Task directions. Pictures are to be dropped from the copy. Retype the listing exactly.

Available data.
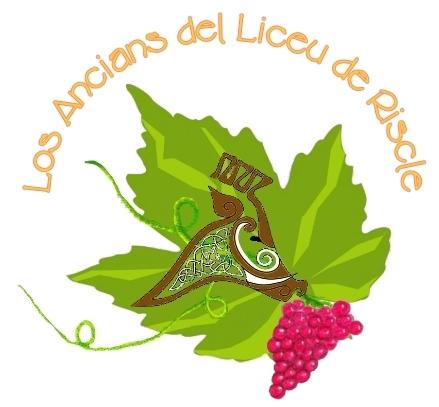 Association des Anciens du Lycée Agricole de Riscle
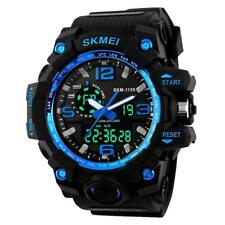 Men 50m Waterproof Digital Wristwatch Military Army Sports Watch Stainless Steel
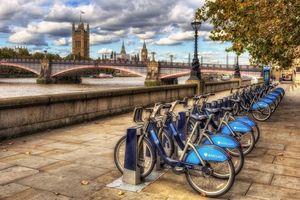 Photo free London, UK, city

Solution for this task.
 Association des Anciens du Lycée Agricole de Riscle
 Men 50m Waterproof Digital Wristwatch Military Army Sports Watch Stainless Steel
 Photo free London, UK, city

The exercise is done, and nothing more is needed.